After the merger, the other banks that parent Banc One had previously acquired in the state of Indiana, such as Bank One Lafayette, Bank One Merrillville, Bank One Marion, Bank One Crawfordsville, Bank One Rensselaer, Bank One Richmond, and Bank One Bloomington, were placed under the supervision of Banc One Indiana Corporation.

In 1990, the 48-story Bank One Tower at 111 Monument Circle, the tallest building in the state of Indiana, was finally opened after 20 years of planning under American Fletcher.

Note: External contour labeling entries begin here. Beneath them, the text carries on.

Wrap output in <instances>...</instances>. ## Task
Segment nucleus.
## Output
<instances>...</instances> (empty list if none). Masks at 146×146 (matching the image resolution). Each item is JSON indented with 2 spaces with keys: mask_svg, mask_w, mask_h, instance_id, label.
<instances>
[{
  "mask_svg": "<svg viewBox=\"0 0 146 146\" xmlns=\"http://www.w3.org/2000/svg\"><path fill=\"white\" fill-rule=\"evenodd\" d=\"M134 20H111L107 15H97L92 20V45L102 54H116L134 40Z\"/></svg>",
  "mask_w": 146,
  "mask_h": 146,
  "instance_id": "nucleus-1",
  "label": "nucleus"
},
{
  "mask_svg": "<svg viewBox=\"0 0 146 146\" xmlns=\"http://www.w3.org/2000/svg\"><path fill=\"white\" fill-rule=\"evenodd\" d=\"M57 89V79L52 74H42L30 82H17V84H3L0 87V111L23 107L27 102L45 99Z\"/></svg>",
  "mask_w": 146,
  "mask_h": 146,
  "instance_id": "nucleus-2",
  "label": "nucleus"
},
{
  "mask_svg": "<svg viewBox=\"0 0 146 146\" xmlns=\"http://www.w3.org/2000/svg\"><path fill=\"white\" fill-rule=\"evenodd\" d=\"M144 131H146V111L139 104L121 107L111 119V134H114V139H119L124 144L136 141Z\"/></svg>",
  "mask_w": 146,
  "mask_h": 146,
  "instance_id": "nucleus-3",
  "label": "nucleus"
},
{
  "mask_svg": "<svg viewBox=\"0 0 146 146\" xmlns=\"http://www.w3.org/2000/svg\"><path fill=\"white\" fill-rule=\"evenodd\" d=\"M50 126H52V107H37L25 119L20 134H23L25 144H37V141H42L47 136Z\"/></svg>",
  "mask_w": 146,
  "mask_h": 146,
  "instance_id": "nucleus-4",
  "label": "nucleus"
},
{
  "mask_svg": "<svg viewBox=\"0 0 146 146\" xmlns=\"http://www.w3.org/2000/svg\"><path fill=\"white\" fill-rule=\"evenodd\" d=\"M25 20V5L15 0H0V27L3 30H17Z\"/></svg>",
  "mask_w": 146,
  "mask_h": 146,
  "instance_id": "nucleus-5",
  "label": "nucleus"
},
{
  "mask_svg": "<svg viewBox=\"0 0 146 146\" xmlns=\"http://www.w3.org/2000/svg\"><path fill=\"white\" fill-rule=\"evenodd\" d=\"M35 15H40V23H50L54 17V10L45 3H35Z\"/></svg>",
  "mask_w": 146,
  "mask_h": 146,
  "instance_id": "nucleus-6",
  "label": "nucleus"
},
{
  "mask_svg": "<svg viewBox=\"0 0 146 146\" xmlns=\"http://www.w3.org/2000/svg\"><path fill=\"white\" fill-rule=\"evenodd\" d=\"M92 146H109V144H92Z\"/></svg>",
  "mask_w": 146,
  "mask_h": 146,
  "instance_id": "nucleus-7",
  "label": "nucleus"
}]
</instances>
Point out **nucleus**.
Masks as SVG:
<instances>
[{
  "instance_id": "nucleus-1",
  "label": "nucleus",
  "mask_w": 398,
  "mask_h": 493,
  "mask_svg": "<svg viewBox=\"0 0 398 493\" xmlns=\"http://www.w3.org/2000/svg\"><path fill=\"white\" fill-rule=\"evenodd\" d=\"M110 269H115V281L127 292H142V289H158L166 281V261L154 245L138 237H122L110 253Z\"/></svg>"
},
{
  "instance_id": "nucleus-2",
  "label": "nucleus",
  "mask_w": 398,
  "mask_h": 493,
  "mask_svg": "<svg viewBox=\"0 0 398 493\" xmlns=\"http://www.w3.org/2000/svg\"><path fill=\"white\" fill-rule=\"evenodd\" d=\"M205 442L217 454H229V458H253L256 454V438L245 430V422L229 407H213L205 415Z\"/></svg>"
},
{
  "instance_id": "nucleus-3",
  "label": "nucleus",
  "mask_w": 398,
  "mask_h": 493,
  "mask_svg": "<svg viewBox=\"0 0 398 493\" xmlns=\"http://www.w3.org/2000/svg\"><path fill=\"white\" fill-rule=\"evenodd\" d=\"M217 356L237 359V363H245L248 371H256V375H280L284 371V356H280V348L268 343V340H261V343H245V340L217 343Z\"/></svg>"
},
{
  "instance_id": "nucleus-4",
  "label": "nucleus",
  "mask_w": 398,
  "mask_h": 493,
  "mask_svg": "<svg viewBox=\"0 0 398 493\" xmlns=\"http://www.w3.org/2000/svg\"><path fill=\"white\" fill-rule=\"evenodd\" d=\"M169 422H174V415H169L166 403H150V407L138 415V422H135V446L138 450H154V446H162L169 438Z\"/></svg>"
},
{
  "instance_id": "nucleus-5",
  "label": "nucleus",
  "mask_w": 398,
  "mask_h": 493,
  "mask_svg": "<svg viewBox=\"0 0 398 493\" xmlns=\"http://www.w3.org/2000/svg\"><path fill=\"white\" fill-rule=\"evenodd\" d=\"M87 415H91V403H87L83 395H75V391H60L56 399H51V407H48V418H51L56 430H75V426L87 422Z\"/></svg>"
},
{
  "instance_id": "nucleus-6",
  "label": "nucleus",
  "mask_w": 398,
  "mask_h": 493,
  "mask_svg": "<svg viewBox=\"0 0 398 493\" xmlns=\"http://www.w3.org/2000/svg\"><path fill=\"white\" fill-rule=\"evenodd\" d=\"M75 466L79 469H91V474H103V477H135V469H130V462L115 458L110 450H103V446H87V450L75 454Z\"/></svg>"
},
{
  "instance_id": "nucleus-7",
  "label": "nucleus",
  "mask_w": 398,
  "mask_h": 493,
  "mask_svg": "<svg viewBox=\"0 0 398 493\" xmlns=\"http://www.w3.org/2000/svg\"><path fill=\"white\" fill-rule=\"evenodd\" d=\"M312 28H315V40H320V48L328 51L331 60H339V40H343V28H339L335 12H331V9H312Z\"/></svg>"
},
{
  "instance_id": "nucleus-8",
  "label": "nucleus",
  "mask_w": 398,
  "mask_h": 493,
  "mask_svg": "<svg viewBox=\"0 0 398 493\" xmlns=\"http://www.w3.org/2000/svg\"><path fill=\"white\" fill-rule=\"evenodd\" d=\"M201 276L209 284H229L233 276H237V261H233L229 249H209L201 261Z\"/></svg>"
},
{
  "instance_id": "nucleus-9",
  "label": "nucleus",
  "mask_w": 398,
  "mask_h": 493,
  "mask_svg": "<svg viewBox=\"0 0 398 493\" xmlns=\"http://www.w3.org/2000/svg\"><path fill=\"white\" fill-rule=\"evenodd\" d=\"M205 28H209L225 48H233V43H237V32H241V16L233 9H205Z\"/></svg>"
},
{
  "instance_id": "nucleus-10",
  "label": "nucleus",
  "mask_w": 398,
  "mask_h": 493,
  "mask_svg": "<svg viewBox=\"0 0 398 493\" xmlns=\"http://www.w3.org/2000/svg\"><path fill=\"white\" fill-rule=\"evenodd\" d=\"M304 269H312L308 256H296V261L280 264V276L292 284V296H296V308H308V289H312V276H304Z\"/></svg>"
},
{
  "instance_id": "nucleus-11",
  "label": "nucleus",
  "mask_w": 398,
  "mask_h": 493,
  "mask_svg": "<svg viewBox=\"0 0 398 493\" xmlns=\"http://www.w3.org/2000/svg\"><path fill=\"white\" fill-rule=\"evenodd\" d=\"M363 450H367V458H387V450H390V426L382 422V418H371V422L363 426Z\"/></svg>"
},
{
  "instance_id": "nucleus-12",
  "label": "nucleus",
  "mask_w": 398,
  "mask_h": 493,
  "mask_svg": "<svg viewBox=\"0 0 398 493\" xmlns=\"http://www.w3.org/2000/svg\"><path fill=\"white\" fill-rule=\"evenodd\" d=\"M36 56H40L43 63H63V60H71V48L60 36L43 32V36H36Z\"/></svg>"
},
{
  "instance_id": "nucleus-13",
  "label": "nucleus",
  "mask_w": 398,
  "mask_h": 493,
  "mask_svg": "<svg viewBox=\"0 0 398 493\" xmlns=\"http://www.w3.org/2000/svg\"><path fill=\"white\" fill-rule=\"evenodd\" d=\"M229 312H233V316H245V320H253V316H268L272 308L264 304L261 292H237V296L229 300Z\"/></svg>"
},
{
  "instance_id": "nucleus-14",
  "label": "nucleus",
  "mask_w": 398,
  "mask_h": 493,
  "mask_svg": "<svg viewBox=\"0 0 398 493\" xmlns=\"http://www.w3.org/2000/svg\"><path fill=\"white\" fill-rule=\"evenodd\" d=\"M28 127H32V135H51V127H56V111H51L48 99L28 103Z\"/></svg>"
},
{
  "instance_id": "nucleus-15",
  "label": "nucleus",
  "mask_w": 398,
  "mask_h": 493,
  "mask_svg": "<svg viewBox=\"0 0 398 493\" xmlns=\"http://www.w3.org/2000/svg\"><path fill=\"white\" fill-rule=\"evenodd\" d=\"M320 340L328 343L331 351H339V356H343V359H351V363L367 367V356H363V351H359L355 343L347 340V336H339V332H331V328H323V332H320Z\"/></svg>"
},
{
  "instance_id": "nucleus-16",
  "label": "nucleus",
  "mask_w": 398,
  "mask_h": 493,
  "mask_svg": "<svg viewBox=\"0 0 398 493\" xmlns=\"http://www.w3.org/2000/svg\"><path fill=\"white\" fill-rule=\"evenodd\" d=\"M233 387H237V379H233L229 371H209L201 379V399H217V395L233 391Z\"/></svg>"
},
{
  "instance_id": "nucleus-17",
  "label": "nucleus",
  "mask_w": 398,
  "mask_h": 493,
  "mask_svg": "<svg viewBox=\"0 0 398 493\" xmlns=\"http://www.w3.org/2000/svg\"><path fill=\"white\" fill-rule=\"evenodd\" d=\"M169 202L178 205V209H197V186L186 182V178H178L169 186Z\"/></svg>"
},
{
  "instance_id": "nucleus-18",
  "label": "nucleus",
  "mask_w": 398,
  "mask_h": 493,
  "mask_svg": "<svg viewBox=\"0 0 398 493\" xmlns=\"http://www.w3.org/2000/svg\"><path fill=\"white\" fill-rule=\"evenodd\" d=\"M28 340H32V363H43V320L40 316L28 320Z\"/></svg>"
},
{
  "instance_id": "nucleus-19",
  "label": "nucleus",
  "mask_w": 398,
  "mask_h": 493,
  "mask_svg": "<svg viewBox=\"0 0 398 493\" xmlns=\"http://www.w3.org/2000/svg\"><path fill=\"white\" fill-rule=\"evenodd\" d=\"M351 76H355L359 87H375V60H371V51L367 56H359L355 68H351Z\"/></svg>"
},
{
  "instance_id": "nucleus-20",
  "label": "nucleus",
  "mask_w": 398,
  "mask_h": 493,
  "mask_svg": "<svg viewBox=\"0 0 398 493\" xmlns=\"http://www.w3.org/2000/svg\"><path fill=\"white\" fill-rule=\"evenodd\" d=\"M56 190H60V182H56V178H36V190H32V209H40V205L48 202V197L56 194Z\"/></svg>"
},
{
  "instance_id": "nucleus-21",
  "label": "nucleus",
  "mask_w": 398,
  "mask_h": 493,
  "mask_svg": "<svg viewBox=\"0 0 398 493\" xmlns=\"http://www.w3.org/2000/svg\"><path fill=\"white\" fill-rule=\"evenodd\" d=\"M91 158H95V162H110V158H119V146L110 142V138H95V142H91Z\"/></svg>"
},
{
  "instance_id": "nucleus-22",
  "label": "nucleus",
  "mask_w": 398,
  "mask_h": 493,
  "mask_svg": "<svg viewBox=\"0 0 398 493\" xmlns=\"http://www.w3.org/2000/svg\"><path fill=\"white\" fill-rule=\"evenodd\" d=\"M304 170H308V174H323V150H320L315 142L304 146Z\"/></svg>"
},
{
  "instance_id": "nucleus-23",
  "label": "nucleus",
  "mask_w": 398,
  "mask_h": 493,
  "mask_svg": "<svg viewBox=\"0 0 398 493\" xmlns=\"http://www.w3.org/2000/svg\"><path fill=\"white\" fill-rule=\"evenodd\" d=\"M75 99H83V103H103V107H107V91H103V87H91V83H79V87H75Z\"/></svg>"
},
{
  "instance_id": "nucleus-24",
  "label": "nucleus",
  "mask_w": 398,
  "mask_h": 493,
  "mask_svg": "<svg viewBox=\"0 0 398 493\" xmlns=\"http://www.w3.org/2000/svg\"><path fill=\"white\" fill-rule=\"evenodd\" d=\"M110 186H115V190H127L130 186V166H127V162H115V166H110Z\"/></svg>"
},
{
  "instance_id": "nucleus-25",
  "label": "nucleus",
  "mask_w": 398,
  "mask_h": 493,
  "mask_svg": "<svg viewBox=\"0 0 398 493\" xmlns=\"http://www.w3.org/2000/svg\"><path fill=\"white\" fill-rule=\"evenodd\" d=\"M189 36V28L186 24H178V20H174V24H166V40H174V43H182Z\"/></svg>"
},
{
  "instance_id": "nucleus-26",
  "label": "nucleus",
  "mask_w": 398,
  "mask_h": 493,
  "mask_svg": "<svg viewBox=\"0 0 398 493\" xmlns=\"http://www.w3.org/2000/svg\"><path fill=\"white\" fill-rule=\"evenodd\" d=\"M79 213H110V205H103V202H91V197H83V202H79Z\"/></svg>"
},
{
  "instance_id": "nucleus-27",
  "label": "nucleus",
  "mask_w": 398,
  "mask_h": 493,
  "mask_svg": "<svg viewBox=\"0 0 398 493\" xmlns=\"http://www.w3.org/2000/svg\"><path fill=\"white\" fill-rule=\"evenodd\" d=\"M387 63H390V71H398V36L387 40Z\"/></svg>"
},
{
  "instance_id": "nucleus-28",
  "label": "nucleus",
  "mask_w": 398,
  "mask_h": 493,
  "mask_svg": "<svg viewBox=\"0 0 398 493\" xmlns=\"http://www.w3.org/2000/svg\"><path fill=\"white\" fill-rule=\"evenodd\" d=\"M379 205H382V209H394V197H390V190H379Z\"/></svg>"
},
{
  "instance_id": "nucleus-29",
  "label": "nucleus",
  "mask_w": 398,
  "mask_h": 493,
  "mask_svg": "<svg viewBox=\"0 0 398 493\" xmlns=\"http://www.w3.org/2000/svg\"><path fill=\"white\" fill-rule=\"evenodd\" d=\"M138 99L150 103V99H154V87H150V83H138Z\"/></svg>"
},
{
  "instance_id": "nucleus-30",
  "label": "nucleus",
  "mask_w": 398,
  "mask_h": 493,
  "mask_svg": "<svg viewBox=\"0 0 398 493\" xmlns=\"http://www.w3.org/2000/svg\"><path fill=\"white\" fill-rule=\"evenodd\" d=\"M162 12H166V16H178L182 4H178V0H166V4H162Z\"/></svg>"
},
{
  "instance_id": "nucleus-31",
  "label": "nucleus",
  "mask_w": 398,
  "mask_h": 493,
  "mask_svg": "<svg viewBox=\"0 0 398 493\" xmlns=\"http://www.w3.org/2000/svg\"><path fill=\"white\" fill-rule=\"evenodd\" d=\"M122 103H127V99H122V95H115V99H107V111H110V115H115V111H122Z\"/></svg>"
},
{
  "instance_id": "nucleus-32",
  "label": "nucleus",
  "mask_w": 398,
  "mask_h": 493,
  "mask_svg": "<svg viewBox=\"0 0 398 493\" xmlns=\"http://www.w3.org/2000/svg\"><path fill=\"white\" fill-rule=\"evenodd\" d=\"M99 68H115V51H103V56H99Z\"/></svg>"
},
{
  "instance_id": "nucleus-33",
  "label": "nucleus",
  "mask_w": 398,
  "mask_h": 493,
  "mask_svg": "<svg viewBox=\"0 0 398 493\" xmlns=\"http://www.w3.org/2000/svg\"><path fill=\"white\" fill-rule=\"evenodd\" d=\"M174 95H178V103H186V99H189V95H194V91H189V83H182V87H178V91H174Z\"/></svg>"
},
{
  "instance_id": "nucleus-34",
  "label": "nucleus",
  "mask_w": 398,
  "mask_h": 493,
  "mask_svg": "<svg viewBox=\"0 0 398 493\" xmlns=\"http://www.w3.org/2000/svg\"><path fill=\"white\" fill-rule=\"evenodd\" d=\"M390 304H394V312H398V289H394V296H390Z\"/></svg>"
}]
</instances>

By March 1997, Banc One completed the consolidation of the dozen or so individual Bank One banks, such as Bank One Indianapolis, Bank One Franklin, Bank One Bloomington, etc., to form a single statewide Bank One Indiana financial institution. Prior to the charter consolidation, customers of one Bank One bank could not access their accounts at a different Bank One bank in another county since the individually charter banks were separate legal entities.